Output the lines of the records from the one containing "Comparing their positions, is" through the last, both ends included. Leave pictures out.

» Supplied records:
--- --- ---
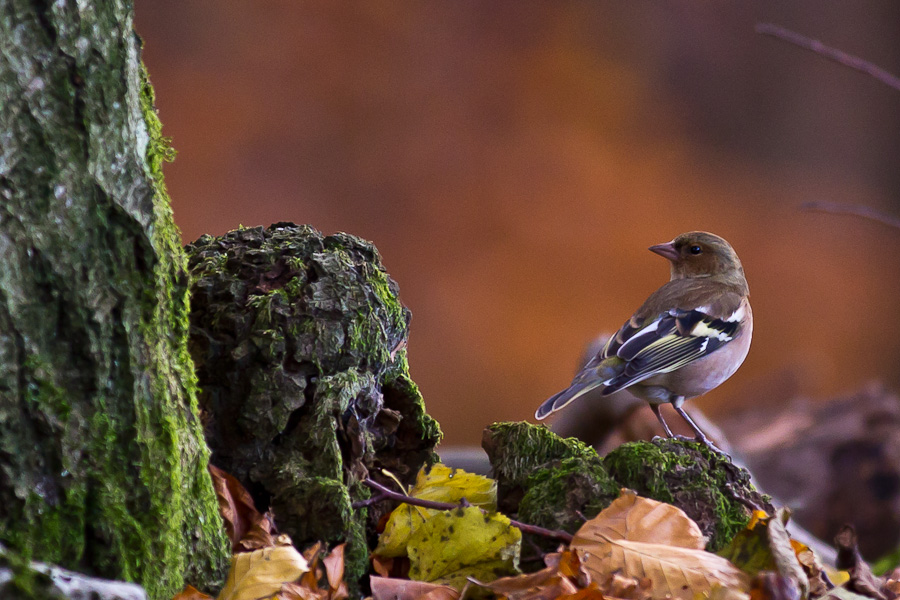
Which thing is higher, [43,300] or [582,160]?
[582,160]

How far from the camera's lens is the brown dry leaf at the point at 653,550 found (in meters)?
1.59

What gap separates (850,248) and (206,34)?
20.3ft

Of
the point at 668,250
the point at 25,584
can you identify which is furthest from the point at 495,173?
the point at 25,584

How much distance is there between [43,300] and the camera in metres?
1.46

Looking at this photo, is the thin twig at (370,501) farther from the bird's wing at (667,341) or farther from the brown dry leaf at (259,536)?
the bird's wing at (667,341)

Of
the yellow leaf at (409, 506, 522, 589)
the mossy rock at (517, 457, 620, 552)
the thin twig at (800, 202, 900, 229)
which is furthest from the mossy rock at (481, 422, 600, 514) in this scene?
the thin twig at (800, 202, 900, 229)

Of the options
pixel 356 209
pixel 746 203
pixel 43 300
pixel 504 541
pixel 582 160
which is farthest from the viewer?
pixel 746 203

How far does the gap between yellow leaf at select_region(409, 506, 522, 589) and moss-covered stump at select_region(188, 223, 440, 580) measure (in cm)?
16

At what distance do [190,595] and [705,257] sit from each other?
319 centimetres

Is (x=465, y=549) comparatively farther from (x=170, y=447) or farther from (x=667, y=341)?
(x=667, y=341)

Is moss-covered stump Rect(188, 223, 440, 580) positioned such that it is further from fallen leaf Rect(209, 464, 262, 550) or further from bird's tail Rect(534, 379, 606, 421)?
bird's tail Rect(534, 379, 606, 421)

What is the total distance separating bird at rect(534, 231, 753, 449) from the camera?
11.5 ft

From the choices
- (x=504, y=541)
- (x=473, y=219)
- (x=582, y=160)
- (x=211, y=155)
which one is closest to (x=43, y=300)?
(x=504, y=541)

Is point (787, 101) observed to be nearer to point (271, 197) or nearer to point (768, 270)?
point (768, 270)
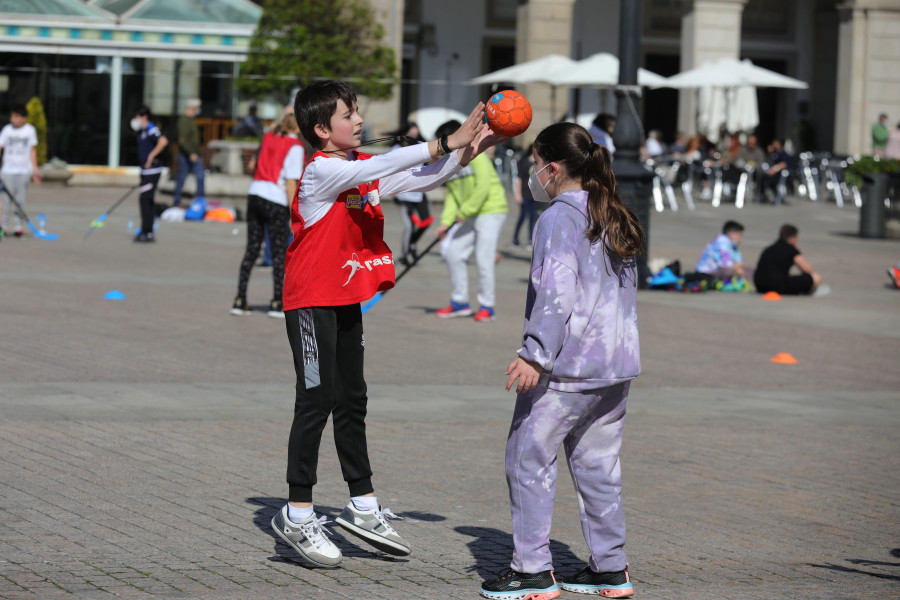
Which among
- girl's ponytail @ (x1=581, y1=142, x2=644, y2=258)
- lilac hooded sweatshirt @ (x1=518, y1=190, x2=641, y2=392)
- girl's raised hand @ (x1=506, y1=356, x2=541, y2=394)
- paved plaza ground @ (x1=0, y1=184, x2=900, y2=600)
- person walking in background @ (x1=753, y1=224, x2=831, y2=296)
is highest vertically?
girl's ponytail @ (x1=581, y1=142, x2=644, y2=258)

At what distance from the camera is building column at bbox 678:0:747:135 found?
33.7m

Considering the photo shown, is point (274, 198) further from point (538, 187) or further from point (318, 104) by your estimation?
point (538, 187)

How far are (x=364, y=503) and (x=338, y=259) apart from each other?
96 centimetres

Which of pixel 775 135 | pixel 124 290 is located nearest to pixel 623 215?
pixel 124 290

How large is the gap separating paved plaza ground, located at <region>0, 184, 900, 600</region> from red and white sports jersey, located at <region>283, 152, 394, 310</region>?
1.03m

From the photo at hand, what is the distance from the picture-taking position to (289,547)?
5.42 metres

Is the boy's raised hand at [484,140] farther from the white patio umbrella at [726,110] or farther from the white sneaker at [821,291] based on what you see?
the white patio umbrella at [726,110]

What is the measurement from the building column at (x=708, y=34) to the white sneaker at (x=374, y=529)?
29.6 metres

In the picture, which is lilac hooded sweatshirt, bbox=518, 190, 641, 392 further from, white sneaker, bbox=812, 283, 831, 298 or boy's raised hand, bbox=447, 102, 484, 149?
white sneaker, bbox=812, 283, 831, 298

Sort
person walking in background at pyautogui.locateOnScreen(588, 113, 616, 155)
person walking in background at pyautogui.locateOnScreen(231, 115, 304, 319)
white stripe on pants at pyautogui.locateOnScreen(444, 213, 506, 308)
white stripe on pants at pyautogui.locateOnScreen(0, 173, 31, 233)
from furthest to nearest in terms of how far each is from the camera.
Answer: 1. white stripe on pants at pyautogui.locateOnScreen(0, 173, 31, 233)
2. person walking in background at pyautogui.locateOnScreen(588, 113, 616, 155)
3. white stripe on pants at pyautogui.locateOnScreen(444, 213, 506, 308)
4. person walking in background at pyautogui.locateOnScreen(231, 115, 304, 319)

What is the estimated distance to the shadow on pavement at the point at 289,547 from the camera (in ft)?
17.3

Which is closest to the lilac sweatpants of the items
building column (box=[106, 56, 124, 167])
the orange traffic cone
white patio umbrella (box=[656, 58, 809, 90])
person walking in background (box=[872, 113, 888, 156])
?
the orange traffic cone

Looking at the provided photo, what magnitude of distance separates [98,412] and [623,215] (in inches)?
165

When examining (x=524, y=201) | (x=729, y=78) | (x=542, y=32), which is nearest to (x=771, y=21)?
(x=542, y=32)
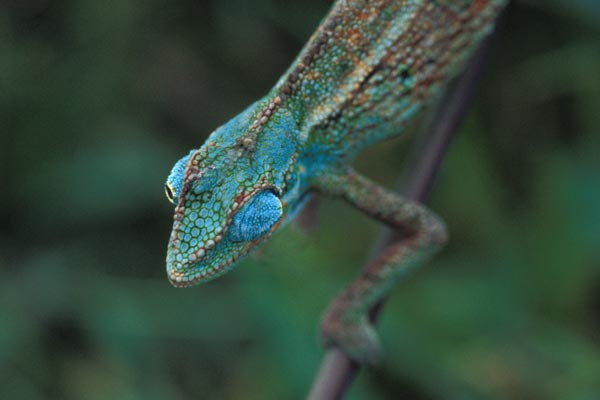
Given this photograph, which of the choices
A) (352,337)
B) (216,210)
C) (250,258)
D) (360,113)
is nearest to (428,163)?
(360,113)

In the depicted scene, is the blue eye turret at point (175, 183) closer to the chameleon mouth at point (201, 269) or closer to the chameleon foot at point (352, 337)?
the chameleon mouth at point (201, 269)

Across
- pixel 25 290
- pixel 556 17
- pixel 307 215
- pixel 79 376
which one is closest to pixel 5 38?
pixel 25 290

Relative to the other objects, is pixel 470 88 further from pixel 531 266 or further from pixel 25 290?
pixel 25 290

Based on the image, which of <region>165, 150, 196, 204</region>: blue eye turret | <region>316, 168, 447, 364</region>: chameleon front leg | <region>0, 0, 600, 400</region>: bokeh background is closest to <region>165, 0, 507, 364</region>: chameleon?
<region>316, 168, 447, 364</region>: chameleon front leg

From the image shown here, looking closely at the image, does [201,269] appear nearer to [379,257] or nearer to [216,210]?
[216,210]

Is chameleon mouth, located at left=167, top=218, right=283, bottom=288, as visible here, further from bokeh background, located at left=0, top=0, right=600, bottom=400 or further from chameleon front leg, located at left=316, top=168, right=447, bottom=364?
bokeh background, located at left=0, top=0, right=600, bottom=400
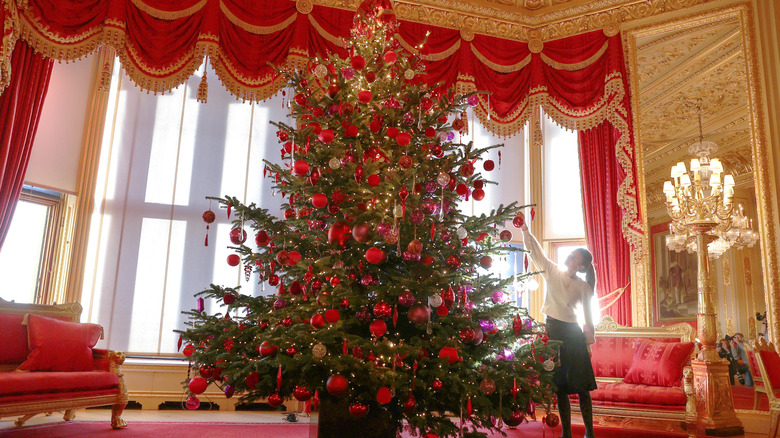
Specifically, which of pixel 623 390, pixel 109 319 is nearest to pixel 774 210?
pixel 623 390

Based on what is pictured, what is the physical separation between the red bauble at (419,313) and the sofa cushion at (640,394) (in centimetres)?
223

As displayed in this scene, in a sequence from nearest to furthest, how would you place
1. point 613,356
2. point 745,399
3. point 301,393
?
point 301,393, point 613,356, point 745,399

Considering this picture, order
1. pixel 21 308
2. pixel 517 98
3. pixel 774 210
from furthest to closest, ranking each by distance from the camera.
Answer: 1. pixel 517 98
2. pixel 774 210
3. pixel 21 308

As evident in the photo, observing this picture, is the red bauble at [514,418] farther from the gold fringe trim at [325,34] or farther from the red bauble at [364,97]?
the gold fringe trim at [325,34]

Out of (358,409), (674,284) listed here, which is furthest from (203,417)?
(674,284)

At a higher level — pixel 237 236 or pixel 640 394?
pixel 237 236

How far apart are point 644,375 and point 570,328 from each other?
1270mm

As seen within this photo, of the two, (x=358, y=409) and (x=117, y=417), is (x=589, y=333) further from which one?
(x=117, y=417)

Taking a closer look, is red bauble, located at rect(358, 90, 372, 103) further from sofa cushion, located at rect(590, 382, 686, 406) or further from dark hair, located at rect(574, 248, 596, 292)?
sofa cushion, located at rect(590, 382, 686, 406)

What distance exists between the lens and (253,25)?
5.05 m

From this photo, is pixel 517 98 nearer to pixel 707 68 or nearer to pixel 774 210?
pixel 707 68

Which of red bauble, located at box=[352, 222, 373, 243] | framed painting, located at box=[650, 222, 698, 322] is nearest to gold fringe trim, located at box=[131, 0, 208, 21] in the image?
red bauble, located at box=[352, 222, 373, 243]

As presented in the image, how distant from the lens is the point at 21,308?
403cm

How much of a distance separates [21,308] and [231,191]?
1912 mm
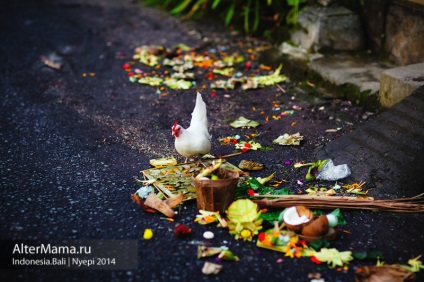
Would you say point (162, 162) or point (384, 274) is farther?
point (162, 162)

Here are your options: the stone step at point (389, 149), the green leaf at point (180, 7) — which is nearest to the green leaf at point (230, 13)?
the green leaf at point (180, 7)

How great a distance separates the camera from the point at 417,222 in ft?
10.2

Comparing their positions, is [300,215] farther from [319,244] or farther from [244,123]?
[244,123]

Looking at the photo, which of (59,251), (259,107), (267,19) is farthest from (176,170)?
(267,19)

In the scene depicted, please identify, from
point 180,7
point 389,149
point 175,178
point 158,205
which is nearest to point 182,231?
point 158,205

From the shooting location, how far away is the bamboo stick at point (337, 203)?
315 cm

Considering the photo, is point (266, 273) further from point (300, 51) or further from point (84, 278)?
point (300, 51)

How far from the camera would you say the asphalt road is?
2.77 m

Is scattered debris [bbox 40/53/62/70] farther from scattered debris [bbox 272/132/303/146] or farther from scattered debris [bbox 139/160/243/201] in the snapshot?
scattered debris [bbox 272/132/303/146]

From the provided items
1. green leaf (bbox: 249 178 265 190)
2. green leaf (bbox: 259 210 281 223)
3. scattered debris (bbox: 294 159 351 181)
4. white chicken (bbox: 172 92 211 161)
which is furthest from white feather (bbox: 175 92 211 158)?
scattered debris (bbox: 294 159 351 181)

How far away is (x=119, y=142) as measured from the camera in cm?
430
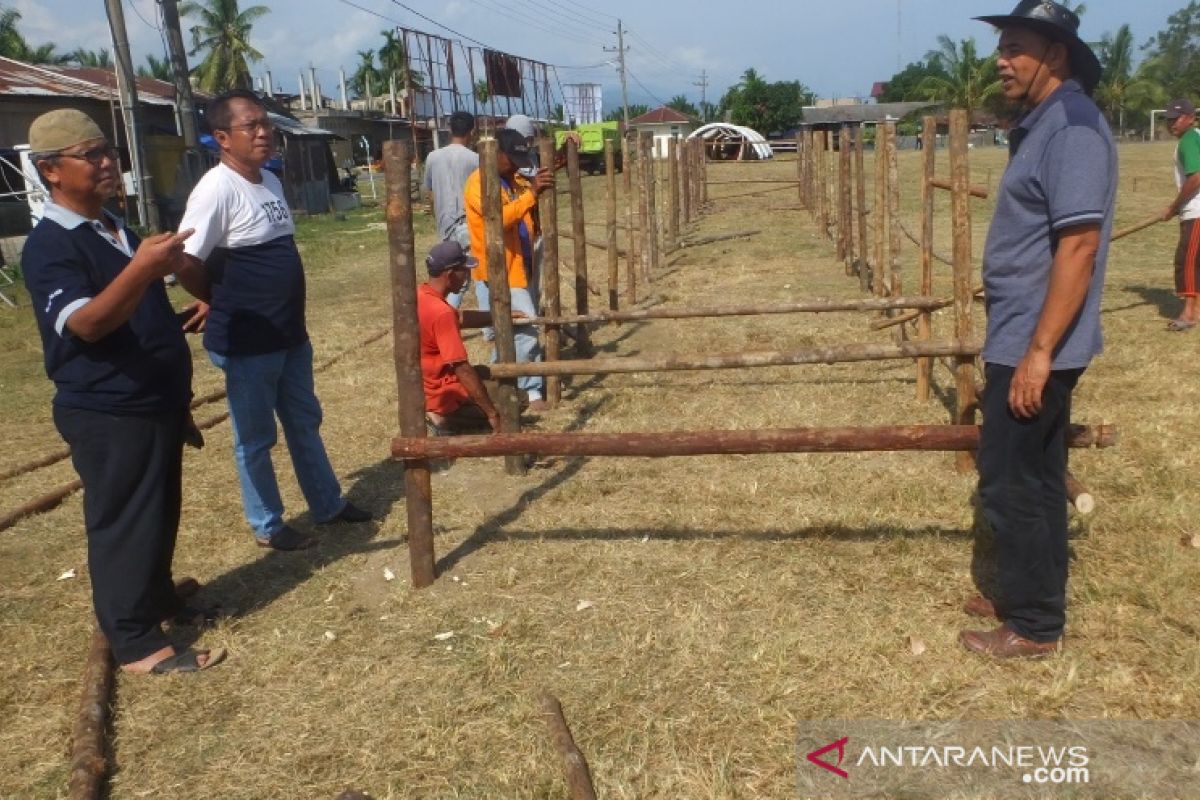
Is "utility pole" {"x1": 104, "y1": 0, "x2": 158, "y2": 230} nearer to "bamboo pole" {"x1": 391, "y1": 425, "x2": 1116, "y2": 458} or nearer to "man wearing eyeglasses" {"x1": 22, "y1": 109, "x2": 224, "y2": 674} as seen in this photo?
--- --- ---
» Exercise answer:
Comparing their positions, is [300,215] farther from [319,244] or farther from [244,123]?
[244,123]

Looking at the photo, which of (59,251), (259,107), (267,19) is farthest from (176,170)?
(267,19)

In the scene depicted, please identify, from
point 180,7
point 389,149
point 175,178
point 158,205
which is nearest to point 182,231?
point 158,205

From the shooting location, how far away is the bamboo stick at point (337, 203)?
315 cm

Considering the photo, is point (266, 273) further from point (300, 51) or further from point (84, 278)?
point (300, 51)

How far from the camera would you say the asphalt road is?
2.77 m

Is scattered debris [bbox 40/53/62/70] farther from scattered debris [bbox 272/132/303/146] or farther from scattered debris [bbox 139/160/243/201] in the snapshot?
scattered debris [bbox 272/132/303/146]

From the provided items
1. green leaf (bbox: 249 178 265 190)
2. green leaf (bbox: 259 210 281 223)
3. scattered debris (bbox: 294 159 351 181)
4. white chicken (bbox: 172 92 211 161)
which is furthest from white feather (bbox: 175 92 211 158)?
scattered debris (bbox: 294 159 351 181)

How far away is (x=119, y=142) as measured from the camera in cm?
430
Is "utility pole" {"x1": 104, "y1": 0, "x2": 158, "y2": 230} nearer to "bamboo pole" {"x1": 391, "y1": 425, "x2": 1116, "y2": 458} or nearer to "man wearing eyeglasses" {"x1": 22, "y1": 109, "x2": 224, "y2": 674} as seen in this photo?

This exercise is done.